In 1989, Dodge managed to turn the rapidly aging D-series Ram into a star with the addition of a huge diesel engine courtesy of Cummins. It was their second foray into the diesel world, but it was their most successful, mainly because the power was finally there. GM had Detroit Diesel in their corner and Ford had International’s IDI engines. For years, diesel engines tended to be the mark of a no-joke work truck. They evoked images of long-haul truckers and farm workers, cargo haulers and the like. You bought a big-block 3/4 ton if you wanted to tote a camper around. You bought a one-ton with a diesel in it if you wanted to move three tons of stuff for whatever reason.

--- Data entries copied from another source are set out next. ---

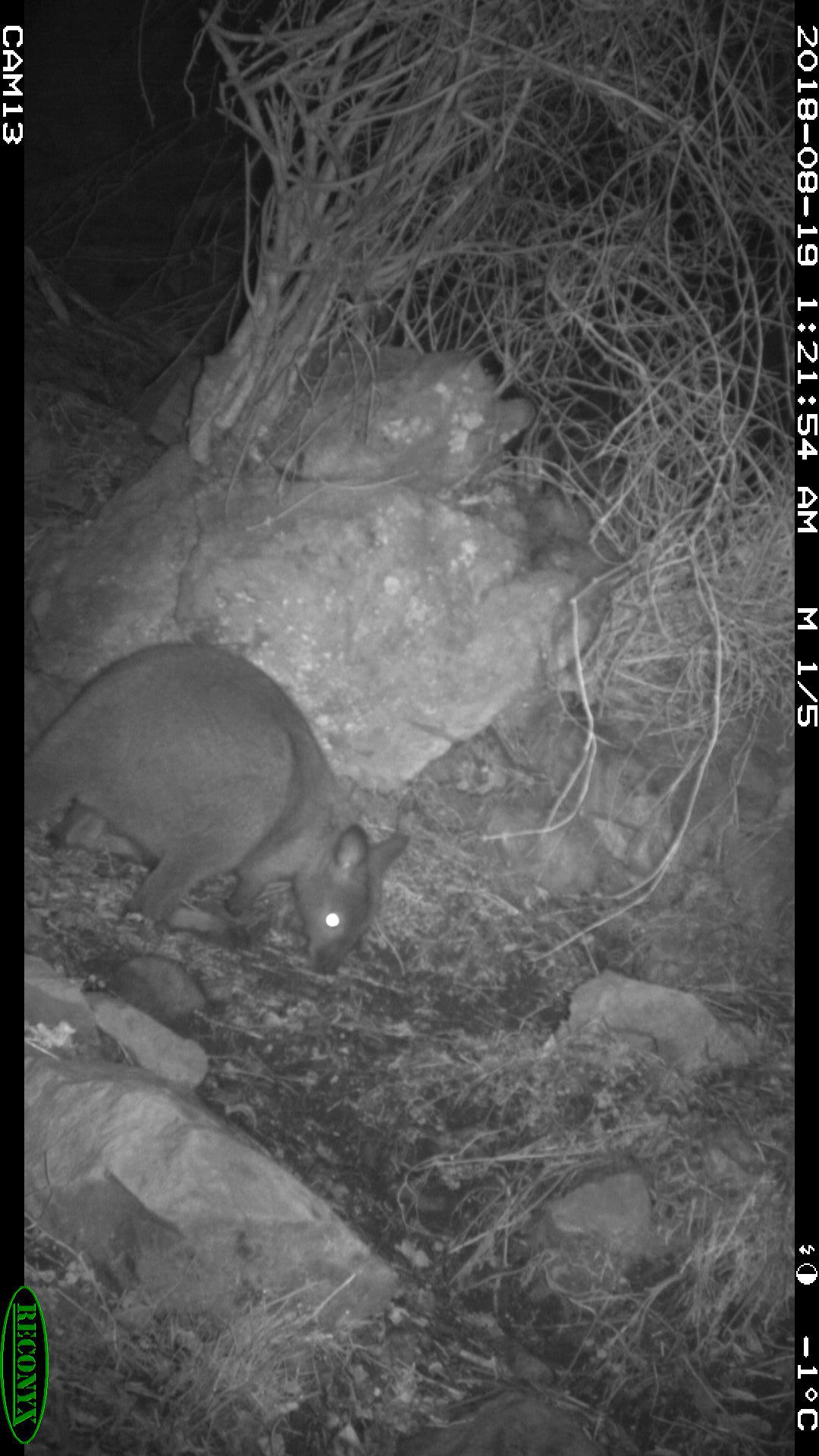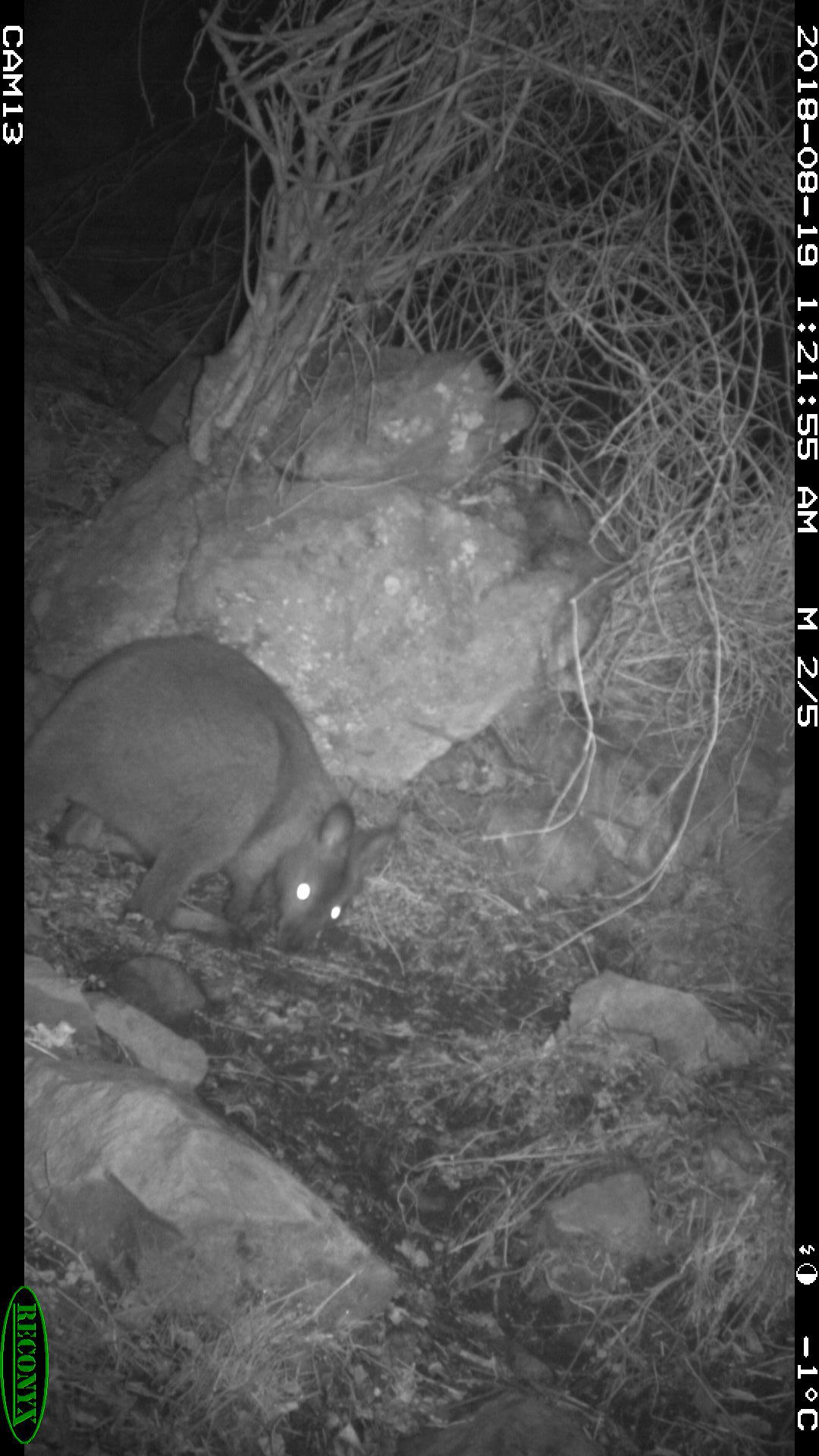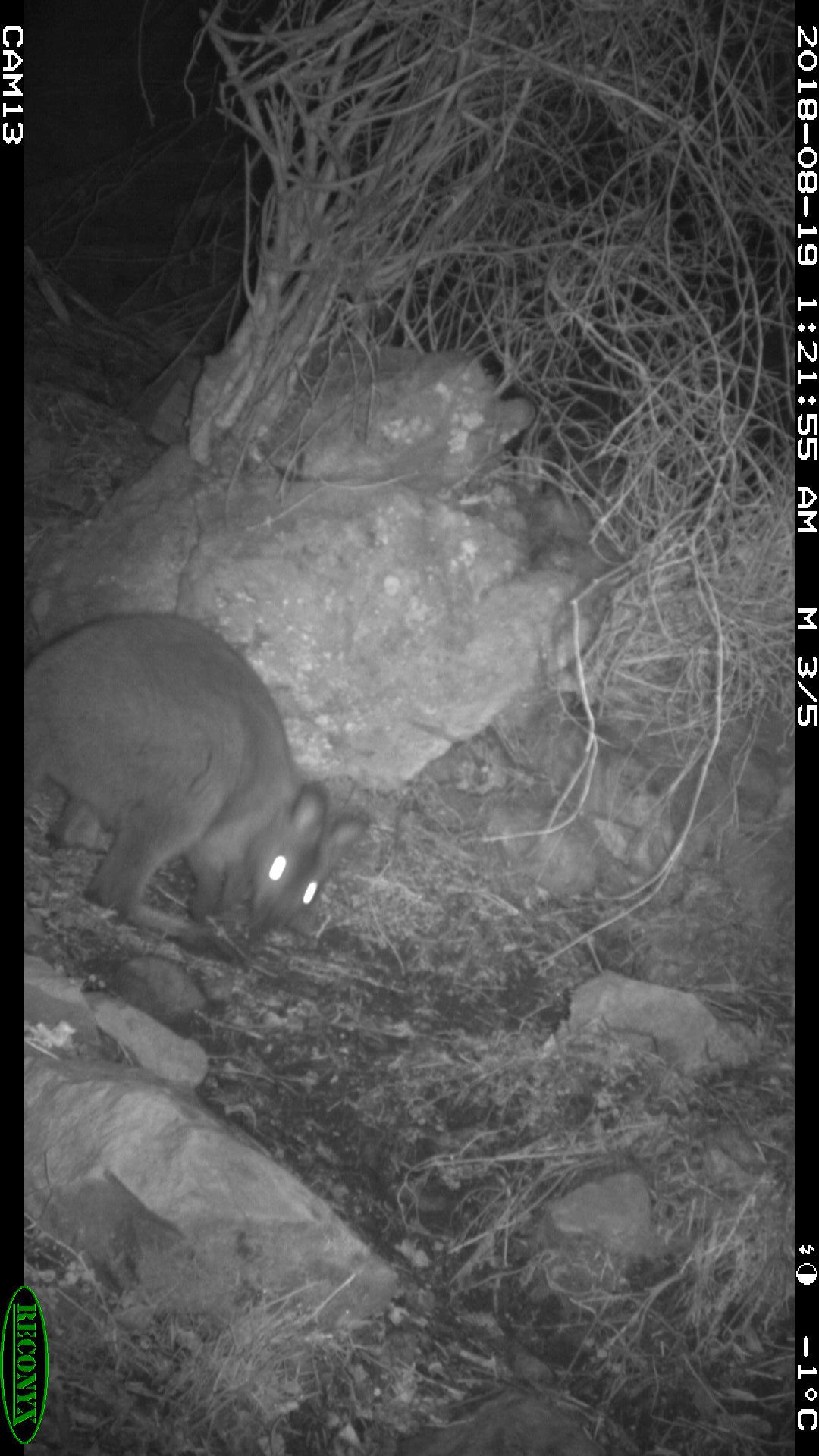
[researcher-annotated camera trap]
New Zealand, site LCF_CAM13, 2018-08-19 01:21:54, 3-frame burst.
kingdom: Animalia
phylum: Chordata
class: Mammalia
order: Diprotodontia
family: Macropodidae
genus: Notamacropus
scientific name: Notamacropus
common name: wallaby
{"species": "wallaby (Notamacropus)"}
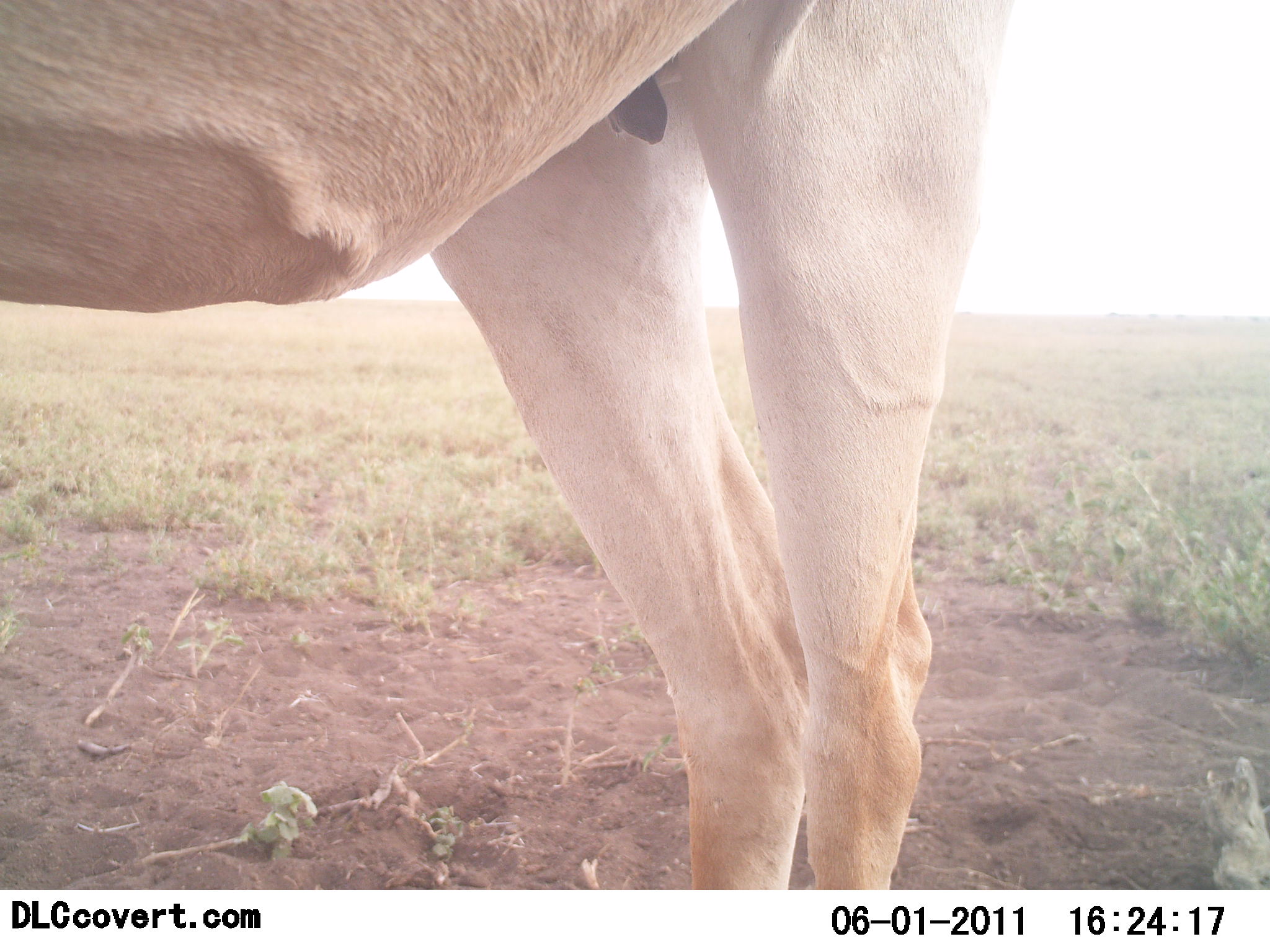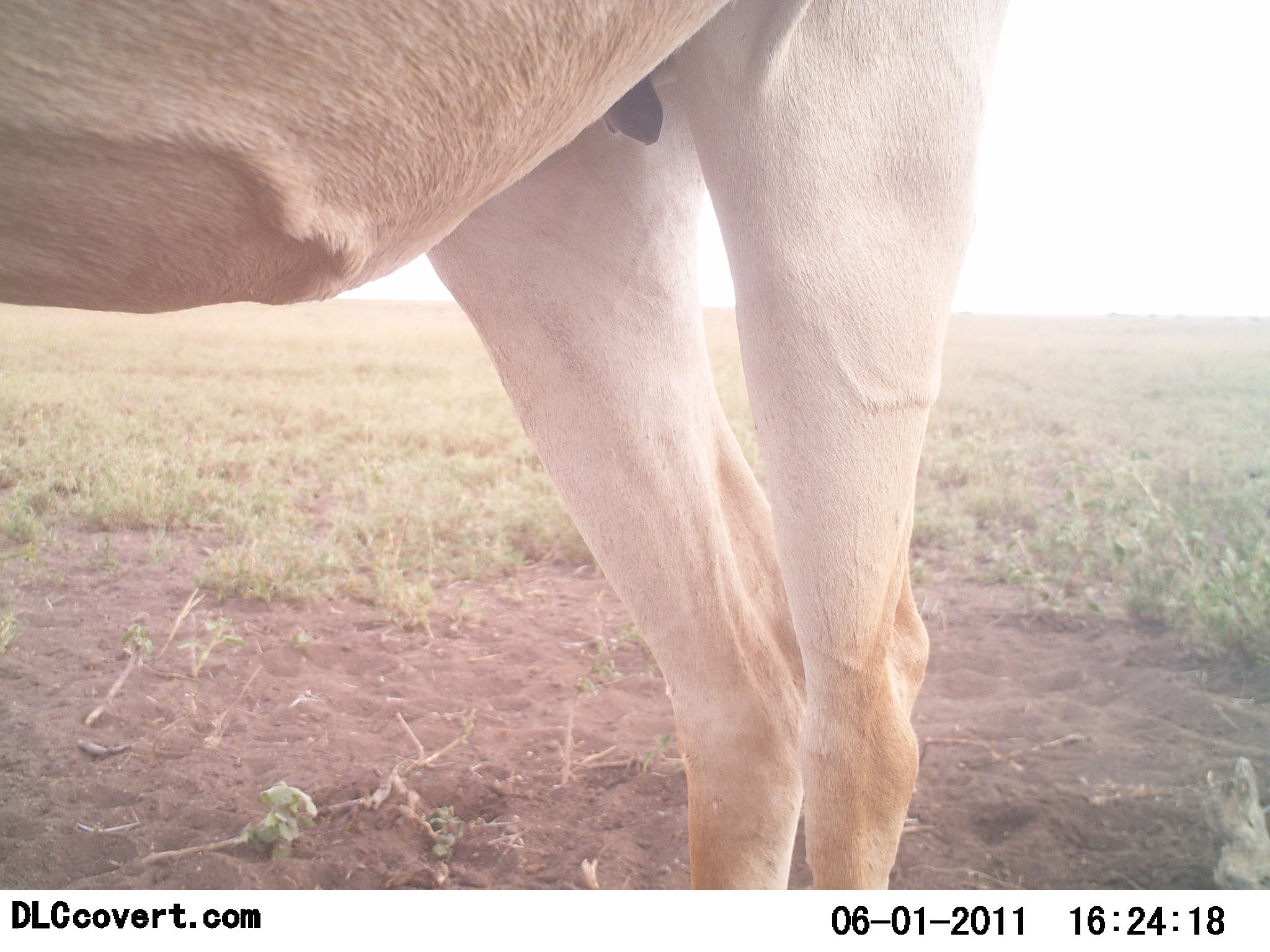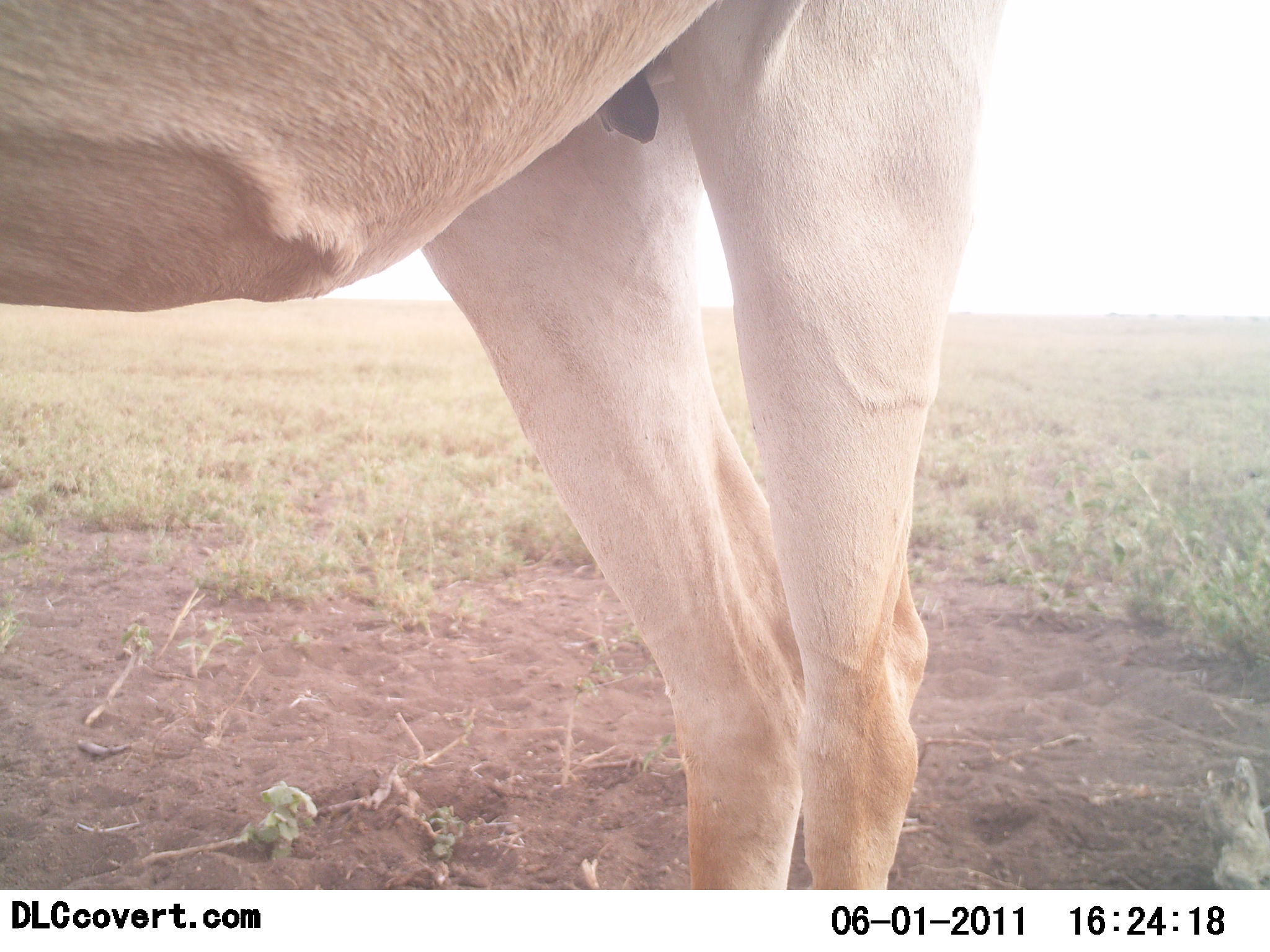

Farm equipment diesel engines are another breed altogether. The semi trucks drive for millions of miles. The tractors? I know tractors that have been busting the ground since the 1940s without so much as a sweat going. They rev in the hundreds, they make torque not in a crisp, linear wave but in monstrous, fat globs, and they will run forever so long as someone keeps the maintenance up. So what happens when the old combine outgrows it’s usefulness yet still runs like a dream? This is the answer: yank the engine and shove it into the nearest Ford chassis.
Anybody got a spare 13-speed they would like to sell for the only legitimate ‘binder-powered F-series around?